The parachutist's total velocity, $\vec{v}$, is the vector sum of the vertical velocity component, $\vec{v}_y$, and the horizontal velocity component, $\vec{v}_x$. In still air, the landing speed is purely vertical, so $v_y = 4.0$ m/s (downward). The wind provides a horizontal velocity component, $v_x = 2.0$ m/s (eastward). Since the vertical and horizontal components are perpendicular, we can use vector addition principles.

Let's define a coordinate system where the y-axis is downward and the x-axis is eastward. The velocity components are:

$\vec{v}_y$ with magnitude $v_y = 4.0$ m/s $\vec{v}_x$ with magnitude $v_x = 2.0$ m/s

The total velocity vector is $\vec{v} = \vec{v}_x + \vec{v}_y$.

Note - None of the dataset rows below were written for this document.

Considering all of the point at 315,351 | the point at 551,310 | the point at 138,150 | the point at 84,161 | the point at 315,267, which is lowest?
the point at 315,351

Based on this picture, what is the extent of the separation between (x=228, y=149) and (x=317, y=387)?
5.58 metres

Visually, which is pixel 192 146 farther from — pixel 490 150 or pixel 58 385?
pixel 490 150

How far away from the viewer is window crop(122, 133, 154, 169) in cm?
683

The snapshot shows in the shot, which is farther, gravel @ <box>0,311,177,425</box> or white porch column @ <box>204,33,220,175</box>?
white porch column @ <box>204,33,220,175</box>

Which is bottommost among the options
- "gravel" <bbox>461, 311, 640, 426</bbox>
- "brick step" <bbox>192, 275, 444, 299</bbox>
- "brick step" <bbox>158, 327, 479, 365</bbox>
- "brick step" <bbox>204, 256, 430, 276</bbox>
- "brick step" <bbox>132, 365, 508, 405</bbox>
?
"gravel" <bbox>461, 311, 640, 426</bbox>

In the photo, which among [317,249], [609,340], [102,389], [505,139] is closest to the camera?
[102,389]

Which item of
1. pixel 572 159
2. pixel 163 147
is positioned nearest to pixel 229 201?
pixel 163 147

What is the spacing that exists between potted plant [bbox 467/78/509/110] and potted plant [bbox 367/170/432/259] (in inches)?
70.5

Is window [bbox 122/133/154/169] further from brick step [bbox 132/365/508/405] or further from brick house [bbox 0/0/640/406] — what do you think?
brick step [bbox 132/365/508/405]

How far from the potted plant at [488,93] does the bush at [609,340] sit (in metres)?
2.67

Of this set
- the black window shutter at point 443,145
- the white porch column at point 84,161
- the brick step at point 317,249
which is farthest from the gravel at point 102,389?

[Q1] What is the parachutist's landing speed? The landing speed is the magnitude of the total velocity vector, $v = |\vec{v}|$. Since the components are orthogonal, we use the Pythagorean theorem.

Derivation:

$$v = \sqrt{v_x^2 + v_y^2}$$

Substitution:

$$v = \sqrt{(2.0 \text{ m/s})^2 + (4.0 \text{ m/s})^2}$$ $$v = \sqrt{4.0 + 16.0} \text{ m/s} = \sqrt{20.0} \text{ m/s}$$ $$v \approx 4.5 \text{ m/s}$$

[Q2] What is the direction of the landing velocity? The direction can be described by the angle $\theta$ that the total velocity vector makes with the downward vertical.

Derivation: From the vector components forming a right triangle, we can use the tangent function.

$$\tan(\theta) = \frac{\text{opposite}}{\text{adjacent}} = \frac{v_x}{v_y}$$ $$\theta = \arctan\left(\frac{v_x}{v_y}\right)$$

Substitution:

$$\theta = \arctan\left(\frac{2.0 \text{ m/s}}{4.0 \text{ m/s}}\right) = \arctan(0.50)$$ $$\theta \approx 27^\circ$$

This angle is measured from the downward vertical, towards the east.